II. Die Berufung des Klägers ist teilweise begründet. Das Sozialgericht hat die Klage zu Unrecht in vollem Umfang abgewiesen. Der angefochtene Bescheid vom 22.01.2021 in der Gestalt des Widerspruchsbescheides vom 08.04.2021 ist teilweise rechtswidrig und beschwert den Kläger i.S.v. § 54 Abs. 2 Satz 1 SGG. Dieser hat teilweise Anspruch auf Löschung seiner Daten beim Beklagten gemäß Art. 17 DSGVO.
1. Die DSGVO entfaltet als Verordnung in allen Mitgliedsstaaten unmittelbare Geltung (Art. 288 Abs. 2 AEUV). Der räumliche Anwendungsbereich der DSGVO ist gemäß Art. 3 Abs. 1 DSGVO eröffnet, weil der Beklagte seinen Sitz in Deutschland hat. Der Beklagte hat personenbezogene Daten des Klägers jedenfalls gespeichert i.S.d. Art. 2 Abs. 1 DSGVO. Ob die DSGVO im Bereich der Sozialpolitik (vgl. Art. 4 Abs. 2 lit. b AEUV zur geteilten Zuständigkeit) unmittelbar auf die Datenverarbeitung im Bereich des SGB II anwendbar ist (vgl. Art. 2 Abs. 2 a DSGVO) ist zweifelhaft, weil Voraussetzungen und Umfang besonderer beitragsunabhängiger Geldleistungen nicht unionsrechtlich determiniert sind (vgl. EuGH, Urteil vom 11.11.2014 – C-333/14 – Dano – juris, Rn. 89); dies kann jedoch offenbleiben, weil die DSGVO jedenfalls gemäß § 35 Abs. 2 Satz 2 SGB I entsprechend Anwendung findet (BSG, Urteil vom 14.05.2020 – B 14 AS 7/19 R – juris, Rn. 18).
2. Gemäß Art. 17 Abs. 1 DSGVO hat die betroffene Person das Recht, von dem Verantwortlichen zu verlangen, dass sie betreffende personenbezogene Daten unverzüglich gelöscht werden, und der Verantwortliche ist verpflichtet, personenbezogene Daten unverzüglich zu löschen, sofern (unter anderem) nach lit. a die personenbezogenen Daten für die Zwecke, für die sie erhoben oder auf sonstige Weise verarbeitet wurden, nicht mehr notwendig sind oder nach lit. d die personenbezogenen Daten unrechtmäßig verarbeitet wurden.
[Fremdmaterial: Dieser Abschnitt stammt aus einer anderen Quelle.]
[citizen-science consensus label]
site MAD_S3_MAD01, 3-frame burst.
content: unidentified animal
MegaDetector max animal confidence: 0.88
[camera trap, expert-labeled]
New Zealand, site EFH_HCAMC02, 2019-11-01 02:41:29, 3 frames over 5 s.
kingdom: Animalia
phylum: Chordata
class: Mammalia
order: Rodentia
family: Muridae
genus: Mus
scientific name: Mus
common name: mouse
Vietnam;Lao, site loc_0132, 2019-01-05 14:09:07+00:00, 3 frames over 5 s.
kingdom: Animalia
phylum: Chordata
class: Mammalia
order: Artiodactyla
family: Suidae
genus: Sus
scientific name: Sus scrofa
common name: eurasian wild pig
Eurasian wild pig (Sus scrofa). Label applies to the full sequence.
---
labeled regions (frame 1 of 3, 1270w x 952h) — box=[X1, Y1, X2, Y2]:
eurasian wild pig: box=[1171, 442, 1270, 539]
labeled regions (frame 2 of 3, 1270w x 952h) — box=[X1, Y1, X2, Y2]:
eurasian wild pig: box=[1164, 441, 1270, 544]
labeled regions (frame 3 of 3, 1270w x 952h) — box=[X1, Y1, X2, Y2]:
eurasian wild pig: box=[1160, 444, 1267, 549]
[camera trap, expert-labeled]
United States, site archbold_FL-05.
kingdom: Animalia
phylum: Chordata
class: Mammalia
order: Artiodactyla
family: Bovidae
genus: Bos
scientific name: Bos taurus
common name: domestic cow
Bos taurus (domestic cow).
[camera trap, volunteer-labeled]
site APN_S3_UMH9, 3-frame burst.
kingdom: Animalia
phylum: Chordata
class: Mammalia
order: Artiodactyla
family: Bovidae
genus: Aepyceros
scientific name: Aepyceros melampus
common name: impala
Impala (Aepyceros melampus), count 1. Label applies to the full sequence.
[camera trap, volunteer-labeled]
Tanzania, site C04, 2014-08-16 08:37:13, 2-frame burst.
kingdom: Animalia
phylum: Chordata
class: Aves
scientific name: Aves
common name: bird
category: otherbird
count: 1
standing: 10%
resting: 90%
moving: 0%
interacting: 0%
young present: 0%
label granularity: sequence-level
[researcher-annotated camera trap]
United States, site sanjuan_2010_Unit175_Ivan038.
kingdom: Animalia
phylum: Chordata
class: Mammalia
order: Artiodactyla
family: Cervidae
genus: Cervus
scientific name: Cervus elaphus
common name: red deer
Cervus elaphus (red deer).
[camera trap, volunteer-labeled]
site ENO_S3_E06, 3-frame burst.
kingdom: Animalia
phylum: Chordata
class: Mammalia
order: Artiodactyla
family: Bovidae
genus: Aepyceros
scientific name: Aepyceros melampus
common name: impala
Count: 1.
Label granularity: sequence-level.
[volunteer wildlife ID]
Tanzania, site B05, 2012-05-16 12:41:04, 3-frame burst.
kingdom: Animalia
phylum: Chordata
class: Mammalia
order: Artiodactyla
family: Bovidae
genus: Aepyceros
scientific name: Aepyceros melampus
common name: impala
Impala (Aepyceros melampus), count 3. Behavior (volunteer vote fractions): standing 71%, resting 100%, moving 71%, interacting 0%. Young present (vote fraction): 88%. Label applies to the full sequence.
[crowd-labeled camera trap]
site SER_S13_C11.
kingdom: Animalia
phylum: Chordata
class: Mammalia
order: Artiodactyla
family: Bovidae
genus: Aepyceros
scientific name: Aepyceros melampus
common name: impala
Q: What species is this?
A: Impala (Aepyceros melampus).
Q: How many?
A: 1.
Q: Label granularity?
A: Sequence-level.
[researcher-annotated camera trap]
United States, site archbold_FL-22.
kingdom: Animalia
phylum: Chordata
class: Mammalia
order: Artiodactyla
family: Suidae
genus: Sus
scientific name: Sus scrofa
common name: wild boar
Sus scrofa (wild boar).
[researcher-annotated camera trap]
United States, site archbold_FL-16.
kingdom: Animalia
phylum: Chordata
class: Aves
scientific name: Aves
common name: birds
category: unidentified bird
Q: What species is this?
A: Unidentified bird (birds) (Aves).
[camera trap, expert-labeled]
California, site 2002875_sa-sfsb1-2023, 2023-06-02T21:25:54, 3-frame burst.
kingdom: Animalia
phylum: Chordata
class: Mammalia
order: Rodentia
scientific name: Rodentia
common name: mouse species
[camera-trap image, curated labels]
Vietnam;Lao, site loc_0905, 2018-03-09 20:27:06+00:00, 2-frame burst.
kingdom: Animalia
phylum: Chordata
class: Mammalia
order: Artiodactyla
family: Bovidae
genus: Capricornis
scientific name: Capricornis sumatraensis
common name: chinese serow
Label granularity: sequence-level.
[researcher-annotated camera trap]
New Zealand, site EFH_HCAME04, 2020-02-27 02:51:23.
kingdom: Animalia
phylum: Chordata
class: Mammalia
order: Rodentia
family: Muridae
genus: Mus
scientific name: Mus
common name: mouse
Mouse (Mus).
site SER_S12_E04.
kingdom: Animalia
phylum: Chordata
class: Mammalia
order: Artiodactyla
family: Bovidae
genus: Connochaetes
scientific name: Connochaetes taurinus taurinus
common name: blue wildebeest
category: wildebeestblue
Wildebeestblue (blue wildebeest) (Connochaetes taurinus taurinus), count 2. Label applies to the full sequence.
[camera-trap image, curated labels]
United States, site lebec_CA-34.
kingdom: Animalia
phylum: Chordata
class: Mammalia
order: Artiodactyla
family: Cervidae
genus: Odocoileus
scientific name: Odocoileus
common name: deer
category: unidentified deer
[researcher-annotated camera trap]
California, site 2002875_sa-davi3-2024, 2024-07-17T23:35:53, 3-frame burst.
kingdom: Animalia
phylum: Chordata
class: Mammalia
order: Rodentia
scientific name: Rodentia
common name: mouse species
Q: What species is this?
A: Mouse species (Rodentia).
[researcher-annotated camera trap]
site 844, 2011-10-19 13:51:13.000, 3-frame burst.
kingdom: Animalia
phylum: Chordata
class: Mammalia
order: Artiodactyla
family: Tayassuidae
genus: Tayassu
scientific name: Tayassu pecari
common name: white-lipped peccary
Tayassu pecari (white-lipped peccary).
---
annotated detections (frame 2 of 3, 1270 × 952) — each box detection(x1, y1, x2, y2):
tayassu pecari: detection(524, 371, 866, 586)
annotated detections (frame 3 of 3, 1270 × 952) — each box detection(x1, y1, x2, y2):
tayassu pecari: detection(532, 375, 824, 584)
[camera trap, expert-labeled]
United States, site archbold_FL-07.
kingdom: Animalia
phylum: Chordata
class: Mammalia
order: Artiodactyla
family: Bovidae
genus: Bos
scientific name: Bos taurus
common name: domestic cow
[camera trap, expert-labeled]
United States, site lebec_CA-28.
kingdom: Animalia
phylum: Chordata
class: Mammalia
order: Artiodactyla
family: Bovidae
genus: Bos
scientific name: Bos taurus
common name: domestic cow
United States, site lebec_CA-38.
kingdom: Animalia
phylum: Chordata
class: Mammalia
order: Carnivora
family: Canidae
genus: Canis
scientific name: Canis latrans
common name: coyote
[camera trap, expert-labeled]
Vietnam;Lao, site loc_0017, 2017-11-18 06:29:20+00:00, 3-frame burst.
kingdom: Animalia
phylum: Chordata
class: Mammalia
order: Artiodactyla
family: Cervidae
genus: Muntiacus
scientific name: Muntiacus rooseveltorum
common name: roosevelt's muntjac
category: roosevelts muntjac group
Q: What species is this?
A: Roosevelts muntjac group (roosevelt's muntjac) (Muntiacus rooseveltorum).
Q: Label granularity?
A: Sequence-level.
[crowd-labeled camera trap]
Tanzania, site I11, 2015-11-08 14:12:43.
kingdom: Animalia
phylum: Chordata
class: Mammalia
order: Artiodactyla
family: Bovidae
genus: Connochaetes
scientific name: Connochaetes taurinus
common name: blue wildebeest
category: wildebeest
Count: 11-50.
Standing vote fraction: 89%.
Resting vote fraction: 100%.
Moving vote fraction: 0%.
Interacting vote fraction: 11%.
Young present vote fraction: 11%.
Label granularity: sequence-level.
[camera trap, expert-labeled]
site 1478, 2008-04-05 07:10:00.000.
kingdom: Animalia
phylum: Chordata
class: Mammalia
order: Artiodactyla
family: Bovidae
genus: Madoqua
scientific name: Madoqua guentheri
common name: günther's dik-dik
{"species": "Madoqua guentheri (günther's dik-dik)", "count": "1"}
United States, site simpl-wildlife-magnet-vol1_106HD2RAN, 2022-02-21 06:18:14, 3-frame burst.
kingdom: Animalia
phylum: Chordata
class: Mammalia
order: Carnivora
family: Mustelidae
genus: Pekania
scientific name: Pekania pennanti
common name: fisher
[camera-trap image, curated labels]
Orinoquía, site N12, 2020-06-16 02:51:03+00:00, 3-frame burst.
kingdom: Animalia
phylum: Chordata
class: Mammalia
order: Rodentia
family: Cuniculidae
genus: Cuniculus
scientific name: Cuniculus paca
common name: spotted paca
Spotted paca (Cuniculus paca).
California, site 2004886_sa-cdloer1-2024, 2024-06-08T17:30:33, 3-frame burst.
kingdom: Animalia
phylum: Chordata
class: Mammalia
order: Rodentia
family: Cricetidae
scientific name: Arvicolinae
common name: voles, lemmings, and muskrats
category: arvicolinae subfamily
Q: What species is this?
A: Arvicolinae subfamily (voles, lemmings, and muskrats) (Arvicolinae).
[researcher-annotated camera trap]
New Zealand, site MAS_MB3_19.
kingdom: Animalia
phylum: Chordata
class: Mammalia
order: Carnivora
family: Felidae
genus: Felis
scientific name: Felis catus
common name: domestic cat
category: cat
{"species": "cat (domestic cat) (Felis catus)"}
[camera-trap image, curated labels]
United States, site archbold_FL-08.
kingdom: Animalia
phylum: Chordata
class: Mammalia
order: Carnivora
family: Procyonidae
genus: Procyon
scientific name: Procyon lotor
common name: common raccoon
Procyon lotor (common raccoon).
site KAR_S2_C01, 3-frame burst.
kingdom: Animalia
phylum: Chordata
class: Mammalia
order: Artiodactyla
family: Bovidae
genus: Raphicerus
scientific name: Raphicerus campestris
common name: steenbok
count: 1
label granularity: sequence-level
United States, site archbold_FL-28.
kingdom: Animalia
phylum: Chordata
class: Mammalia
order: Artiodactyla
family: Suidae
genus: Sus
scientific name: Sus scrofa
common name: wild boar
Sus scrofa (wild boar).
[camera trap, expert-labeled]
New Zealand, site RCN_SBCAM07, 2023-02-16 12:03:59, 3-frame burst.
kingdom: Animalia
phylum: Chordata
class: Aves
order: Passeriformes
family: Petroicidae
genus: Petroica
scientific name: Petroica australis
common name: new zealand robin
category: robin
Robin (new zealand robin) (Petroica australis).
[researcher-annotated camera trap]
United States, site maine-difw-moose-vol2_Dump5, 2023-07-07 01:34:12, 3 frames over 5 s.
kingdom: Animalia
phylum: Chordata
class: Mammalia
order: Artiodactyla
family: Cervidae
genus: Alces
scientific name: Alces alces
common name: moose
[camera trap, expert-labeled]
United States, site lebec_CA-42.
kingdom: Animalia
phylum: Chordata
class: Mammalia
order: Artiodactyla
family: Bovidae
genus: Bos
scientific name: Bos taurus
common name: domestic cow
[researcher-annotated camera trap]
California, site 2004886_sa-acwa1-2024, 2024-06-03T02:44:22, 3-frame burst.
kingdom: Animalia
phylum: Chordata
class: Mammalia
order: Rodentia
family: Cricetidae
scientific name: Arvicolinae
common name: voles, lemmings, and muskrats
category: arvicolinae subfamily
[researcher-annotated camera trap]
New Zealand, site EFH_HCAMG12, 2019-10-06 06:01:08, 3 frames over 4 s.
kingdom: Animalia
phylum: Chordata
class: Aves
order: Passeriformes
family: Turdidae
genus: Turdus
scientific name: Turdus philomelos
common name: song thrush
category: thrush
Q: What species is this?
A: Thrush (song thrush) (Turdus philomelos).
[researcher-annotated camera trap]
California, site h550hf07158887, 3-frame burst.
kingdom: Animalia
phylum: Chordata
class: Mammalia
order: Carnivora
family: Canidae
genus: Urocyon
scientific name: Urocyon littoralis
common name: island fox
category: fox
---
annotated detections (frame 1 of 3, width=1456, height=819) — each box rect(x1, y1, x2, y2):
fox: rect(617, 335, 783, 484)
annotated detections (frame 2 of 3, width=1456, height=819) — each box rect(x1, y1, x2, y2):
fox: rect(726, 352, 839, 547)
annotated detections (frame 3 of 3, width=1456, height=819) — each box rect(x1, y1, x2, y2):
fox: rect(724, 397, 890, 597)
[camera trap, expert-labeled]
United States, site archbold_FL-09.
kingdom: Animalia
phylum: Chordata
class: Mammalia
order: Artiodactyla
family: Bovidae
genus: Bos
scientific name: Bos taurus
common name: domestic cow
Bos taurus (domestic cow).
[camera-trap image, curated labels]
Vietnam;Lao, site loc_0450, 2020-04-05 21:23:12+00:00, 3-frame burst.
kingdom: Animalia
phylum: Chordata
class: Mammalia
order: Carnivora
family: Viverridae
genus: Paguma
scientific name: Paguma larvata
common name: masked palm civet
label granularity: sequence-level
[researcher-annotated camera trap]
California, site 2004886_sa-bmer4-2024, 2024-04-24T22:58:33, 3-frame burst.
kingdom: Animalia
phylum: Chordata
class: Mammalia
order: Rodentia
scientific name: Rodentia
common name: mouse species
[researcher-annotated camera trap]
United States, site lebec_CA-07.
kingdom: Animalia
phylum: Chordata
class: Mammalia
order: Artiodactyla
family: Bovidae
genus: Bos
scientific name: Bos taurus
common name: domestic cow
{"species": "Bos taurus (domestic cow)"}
Dies gilt nach Abs. 3 nicht, soweit die Verarbeitung erforderlich ist nach (unter anderem) lit. b zur Erfüllung einer rechtlichen Verpflichtung, die die Verarbeitung nach dem Recht der Union oder der Mitgliedstaaten, dem der Verantwortliche unterliegt, erfordert, oder zur Wahrnehmung einer Aufgabe, die im öffentlichen Interesse liegt oder in Ausübung öffentlicher Gewalt erfolgt, die dem Verantwortlichen übertragen wurde oder nach lit. e zur Geltendmachung, Ausübung oder Verteidigung von Rechtsansprüchen.
Diese Voraussetzungen liegen teilweise vor. Der Kläger hat grundsätzlich Anspruch auf Löschung seiner beim Beklagten gespeicherten personenbezogenen Daten ( a.), weil diese jedenfalls für die Zwecke, für die sie erhoben wurde, nicht mehr notwendig sind ( b.). Dem Anspruch auf Löschung aller Daten steht jedoch entgegen, dass die Daten teilweise noch erforderlich i.S.d. Art. 17 Abs. 3 DSGVO sind ( c.). Der Beklagte hat dem Kläger über die Löschung eine schriftliche Mitteilung zukommen zu lassen (d.)
a. Der Kläger ist eine betroffene Person, der Beklagte ist ein Verantwortlicher i.S.d. Art. 17 DSGVO (siehe oben). Bei den von dem Kläger benannten Daten handelt es sich um Daten, die ihn selbst betreffen. Das Löschungsrecht nach Art 17 Abs. 1 DSGVO erstreckt sich seinem sachlichen Anwendungsbereich nach auf Informationen zu identifizierten natürlichen Person als personenbezogene Daten i.S.v. Art. 4 Nr. 1 DSGVO in den Leistungsakten von Sozialleistungsträgern (vgl. BSG, Urteil vom 14.05.2020 – B 14 AS 7/19 R – juris, Rn. 15 f.).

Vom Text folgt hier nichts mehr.